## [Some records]
═══
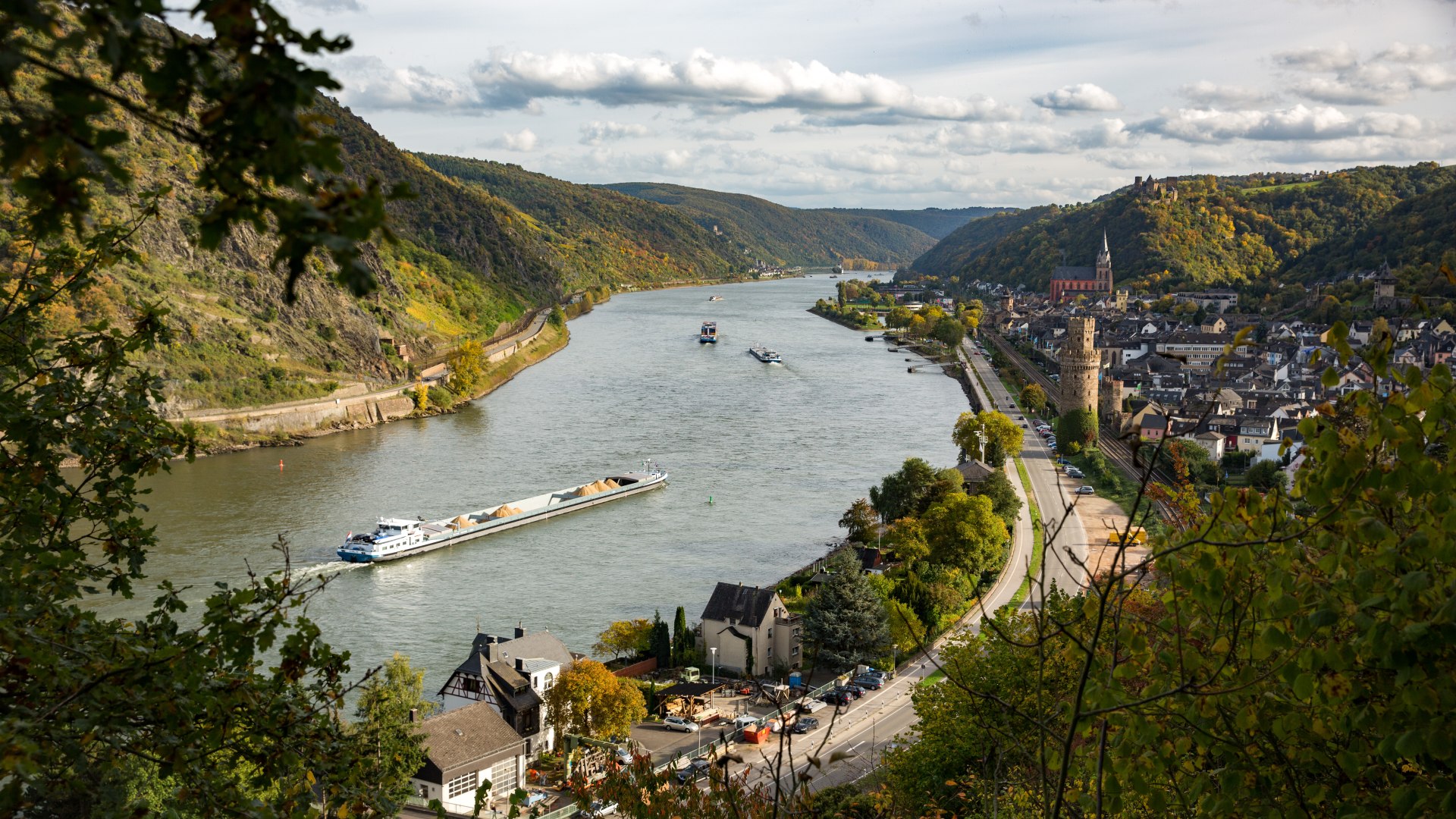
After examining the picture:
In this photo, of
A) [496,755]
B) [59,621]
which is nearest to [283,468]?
[496,755]

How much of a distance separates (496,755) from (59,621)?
8815mm

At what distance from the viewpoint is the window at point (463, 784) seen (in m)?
10.3

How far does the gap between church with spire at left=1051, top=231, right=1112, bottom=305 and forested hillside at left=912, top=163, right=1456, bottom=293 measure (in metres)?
1.10

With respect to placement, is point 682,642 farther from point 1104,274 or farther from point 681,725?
point 1104,274

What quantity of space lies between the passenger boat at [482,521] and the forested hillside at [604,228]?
6194 cm

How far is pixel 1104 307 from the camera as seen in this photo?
5994 centimetres

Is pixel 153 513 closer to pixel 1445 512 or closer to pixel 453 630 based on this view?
pixel 453 630

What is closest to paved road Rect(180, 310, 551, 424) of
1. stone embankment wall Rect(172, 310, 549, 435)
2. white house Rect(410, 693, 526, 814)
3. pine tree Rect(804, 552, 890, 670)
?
stone embankment wall Rect(172, 310, 549, 435)

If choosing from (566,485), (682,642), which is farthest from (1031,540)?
(566,485)

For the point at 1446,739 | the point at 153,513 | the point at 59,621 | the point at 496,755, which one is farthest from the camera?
the point at 153,513

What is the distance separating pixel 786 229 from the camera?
167000 mm

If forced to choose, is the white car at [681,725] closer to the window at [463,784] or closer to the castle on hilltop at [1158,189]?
the window at [463,784]

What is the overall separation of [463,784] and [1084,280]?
218ft

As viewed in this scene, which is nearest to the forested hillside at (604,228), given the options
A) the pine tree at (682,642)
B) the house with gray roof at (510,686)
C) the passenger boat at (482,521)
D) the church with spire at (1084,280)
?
the church with spire at (1084,280)
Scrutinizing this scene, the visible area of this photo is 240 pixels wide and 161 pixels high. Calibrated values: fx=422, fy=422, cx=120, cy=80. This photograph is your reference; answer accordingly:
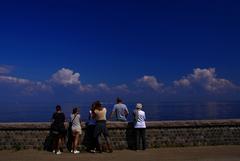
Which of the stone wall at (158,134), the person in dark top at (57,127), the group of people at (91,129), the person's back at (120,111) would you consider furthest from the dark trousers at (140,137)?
the person in dark top at (57,127)

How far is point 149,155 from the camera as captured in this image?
14484 millimetres

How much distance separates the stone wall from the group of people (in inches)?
18.9

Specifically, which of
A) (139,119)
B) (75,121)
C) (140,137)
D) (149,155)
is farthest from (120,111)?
(149,155)

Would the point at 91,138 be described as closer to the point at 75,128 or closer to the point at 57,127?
the point at 75,128

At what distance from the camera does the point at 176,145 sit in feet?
53.4

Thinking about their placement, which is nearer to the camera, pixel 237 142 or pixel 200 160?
pixel 200 160

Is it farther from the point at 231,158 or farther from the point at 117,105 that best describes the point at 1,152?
the point at 231,158

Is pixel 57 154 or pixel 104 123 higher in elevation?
pixel 104 123

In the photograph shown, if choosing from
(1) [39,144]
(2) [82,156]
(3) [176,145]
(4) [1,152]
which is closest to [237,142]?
(3) [176,145]

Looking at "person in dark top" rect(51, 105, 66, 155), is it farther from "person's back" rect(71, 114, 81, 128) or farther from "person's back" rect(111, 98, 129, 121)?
"person's back" rect(111, 98, 129, 121)

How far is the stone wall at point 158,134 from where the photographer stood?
15.6m

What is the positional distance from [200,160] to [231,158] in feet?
3.56

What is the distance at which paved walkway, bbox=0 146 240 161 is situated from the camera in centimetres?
1373

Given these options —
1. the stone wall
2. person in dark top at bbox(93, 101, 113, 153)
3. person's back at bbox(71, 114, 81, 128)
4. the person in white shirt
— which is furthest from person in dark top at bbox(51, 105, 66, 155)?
the person in white shirt
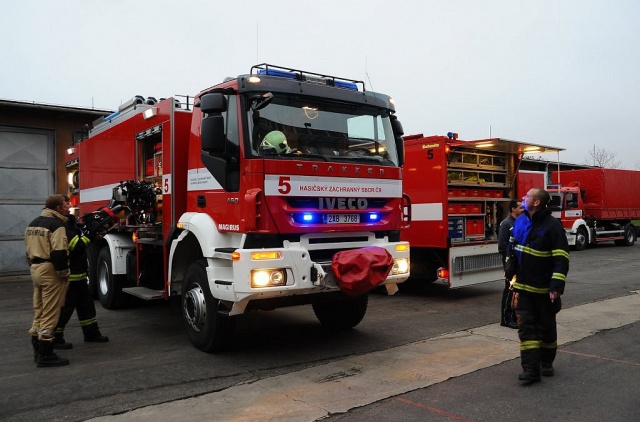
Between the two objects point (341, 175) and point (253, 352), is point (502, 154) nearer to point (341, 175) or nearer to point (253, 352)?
point (341, 175)

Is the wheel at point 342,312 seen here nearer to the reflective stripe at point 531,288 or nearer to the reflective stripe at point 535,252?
the reflective stripe at point 531,288

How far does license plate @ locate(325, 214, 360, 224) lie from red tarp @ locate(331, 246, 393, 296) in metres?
0.37

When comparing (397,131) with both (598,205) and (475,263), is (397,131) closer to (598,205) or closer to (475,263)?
(475,263)

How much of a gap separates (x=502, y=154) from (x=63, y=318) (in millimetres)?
8517

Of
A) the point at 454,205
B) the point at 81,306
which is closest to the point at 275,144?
the point at 81,306

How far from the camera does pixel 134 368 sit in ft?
18.1

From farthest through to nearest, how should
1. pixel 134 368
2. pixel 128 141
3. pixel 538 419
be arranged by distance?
1. pixel 128 141
2. pixel 134 368
3. pixel 538 419

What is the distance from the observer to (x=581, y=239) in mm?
21172

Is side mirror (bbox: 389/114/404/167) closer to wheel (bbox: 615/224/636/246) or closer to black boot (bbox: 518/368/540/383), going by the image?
black boot (bbox: 518/368/540/383)

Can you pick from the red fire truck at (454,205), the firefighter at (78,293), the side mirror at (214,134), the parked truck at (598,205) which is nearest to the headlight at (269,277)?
the side mirror at (214,134)

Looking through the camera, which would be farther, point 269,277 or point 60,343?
point 60,343

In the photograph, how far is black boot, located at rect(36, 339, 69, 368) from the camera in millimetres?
5578

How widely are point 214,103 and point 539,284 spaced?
369 cm

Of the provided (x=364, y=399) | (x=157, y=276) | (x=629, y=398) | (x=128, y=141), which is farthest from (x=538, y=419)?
(x=128, y=141)
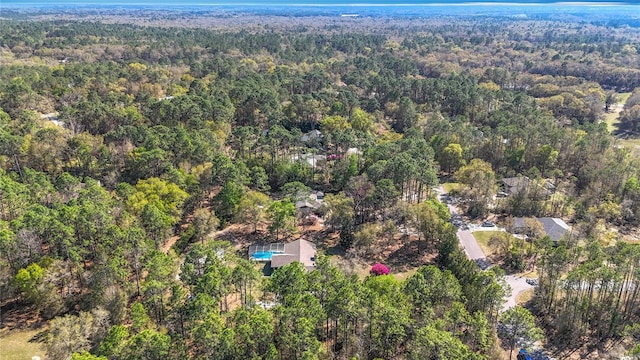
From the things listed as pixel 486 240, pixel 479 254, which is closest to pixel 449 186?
pixel 486 240

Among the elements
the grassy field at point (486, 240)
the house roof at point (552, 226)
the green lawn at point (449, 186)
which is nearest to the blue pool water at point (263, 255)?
the grassy field at point (486, 240)

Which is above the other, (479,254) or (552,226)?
(552,226)

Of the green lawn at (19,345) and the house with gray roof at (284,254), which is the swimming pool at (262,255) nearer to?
the house with gray roof at (284,254)

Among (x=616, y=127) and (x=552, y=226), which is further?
(x=616, y=127)

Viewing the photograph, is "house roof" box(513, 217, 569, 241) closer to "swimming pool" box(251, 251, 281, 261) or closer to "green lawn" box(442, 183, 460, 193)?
"green lawn" box(442, 183, 460, 193)

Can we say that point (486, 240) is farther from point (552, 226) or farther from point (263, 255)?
point (263, 255)
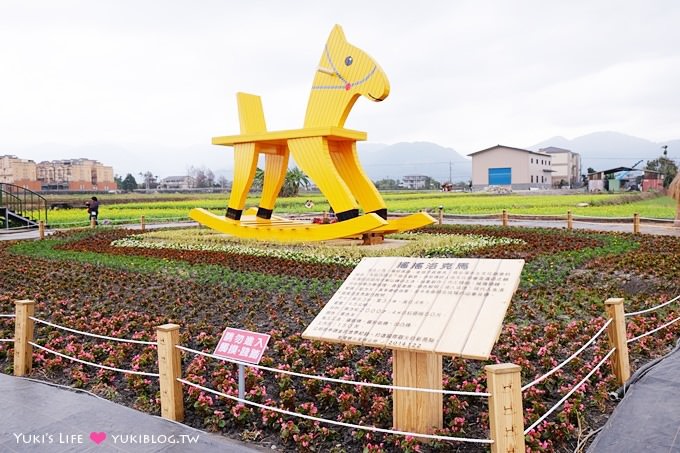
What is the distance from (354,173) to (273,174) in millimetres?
2535

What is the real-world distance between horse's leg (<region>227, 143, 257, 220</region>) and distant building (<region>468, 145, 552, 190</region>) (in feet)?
173

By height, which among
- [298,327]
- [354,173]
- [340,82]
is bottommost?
[298,327]

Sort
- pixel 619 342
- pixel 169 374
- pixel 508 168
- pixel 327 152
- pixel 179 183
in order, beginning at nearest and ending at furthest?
pixel 169 374
pixel 619 342
pixel 327 152
pixel 508 168
pixel 179 183

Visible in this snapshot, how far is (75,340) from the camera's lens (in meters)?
6.96

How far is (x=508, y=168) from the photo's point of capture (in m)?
66.2

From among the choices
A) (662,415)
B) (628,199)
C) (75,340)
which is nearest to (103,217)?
(75,340)

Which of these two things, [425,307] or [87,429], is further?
[87,429]

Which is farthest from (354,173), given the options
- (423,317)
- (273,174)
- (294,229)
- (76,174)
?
(76,174)

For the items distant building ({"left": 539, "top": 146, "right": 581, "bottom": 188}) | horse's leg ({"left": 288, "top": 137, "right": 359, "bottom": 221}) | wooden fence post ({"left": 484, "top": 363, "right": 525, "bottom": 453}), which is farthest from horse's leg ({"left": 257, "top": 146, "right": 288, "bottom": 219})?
distant building ({"left": 539, "top": 146, "right": 581, "bottom": 188})

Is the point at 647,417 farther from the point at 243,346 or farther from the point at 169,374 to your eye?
the point at 169,374

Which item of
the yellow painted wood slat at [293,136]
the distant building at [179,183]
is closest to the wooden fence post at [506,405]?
the yellow painted wood slat at [293,136]

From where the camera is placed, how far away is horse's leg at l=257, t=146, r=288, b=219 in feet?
54.1

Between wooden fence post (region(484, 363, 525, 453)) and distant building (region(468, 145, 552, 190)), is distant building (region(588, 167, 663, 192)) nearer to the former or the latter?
distant building (region(468, 145, 552, 190))

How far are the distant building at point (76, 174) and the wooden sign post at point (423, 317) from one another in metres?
89.0
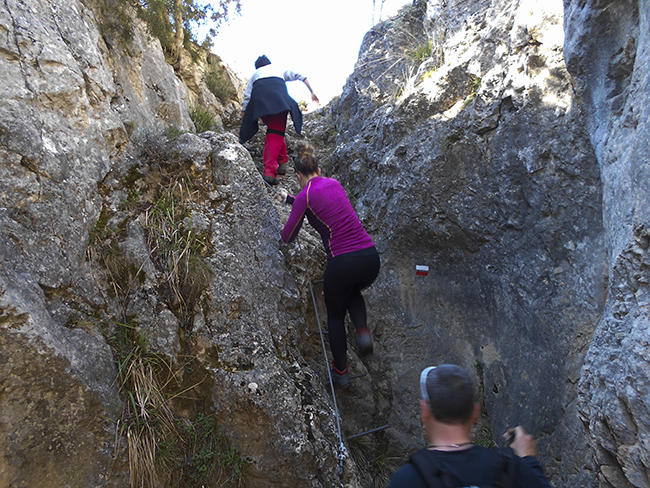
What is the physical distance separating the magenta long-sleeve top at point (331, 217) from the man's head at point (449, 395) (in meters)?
1.91

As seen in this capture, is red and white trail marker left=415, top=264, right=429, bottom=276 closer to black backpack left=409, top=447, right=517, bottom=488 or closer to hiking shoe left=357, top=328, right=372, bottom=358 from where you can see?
hiking shoe left=357, top=328, right=372, bottom=358

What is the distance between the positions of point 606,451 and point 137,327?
3.13 metres

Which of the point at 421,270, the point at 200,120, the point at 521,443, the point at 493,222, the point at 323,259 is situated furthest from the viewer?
the point at 200,120

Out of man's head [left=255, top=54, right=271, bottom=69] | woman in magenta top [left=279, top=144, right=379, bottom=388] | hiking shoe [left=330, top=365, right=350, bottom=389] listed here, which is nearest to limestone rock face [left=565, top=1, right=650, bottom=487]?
woman in magenta top [left=279, top=144, right=379, bottom=388]

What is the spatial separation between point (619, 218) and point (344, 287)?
2035 mm

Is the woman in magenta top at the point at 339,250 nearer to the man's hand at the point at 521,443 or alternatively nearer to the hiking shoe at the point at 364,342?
the hiking shoe at the point at 364,342

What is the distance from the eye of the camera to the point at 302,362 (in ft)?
11.4

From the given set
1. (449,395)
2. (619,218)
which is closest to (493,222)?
(619,218)

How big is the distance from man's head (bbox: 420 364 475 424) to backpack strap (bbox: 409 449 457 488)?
0.16 metres

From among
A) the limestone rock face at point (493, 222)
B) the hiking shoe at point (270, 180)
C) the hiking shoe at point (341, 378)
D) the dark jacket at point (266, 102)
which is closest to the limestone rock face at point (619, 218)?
the limestone rock face at point (493, 222)

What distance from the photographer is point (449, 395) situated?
4.89ft

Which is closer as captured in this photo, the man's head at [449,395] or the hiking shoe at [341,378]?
the man's head at [449,395]

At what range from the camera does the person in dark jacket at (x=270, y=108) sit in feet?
16.1

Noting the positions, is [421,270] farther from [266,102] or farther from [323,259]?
[266,102]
═══
## [Your task]
Render the lines of the records starting at the line containing "As viewed in" and ending at the line containing "14484 millimetres" as a JSON list of strings, one string per line, omitting blank lines. Leave the pictures out of the answer.

## [Answer to this problem]
[
  "As viewed in this scene, which is nearest to the forested hillside at (604,228), given the options",
  "A) the pine tree at (682,642)",
  "B) the house with gray roof at (510,686)",
  "C) the passenger boat at (482,521)",
  "D) the church with spire at (1084,280)",
  "?",
  "the church with spire at (1084,280)",
  "Scrutinizing this scene, the visible area of this photo is 240 pixels wide and 161 pixels high. Calibrated values: fx=422, fy=422, cx=120, cy=80. This photograph is your reference; answer accordingly:",
  "Which of the stone wall at (158,134), the person in dark top at (57,127), the group of people at (91,129), the person's back at (120,111) would you consider furthest from the dark trousers at (140,137)?",
  "the person in dark top at (57,127)",
  "How far is point 149,155 from the camera as captured in this image?",
  "14484 millimetres"
]